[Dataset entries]
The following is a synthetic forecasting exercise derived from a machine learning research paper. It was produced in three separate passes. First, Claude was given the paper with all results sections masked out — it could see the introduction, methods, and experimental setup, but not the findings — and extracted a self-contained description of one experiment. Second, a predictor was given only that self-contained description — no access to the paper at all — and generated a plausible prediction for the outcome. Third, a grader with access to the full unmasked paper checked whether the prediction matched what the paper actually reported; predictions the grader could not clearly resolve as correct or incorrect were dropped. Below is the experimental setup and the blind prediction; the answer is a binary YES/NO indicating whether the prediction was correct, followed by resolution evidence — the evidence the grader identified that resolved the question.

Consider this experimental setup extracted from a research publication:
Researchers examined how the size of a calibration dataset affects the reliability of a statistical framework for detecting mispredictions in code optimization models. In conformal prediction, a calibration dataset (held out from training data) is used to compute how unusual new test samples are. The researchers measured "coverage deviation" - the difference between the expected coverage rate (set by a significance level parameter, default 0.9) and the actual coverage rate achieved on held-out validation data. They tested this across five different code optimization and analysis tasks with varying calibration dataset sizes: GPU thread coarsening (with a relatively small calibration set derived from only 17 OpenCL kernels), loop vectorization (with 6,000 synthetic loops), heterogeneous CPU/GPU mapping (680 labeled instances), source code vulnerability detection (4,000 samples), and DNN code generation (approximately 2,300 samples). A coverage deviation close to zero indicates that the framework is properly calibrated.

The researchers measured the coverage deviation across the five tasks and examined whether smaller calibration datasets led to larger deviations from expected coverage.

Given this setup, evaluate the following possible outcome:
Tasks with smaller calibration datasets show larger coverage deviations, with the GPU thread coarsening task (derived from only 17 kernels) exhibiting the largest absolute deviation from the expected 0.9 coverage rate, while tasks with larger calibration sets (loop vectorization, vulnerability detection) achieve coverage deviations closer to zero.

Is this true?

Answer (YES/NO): YES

#### Task description
Reproduce the lines of the entries above exactly, but only from the line containing "Tasks with smaller" through the final line.

#### Exercise answer
Tasks with smaller calibration datasets show larger coverage deviations, with the GPU thread coarsening task (derived from only 17 kernels) exhibiting the largest absolute deviation from the expected 0.9 coverage rate, while tasks with larger calibration sets (loop vectorization, vulnerability detection) achieve coverage deviations closer to zero.

Is this true?

Answer (YES/NO): YES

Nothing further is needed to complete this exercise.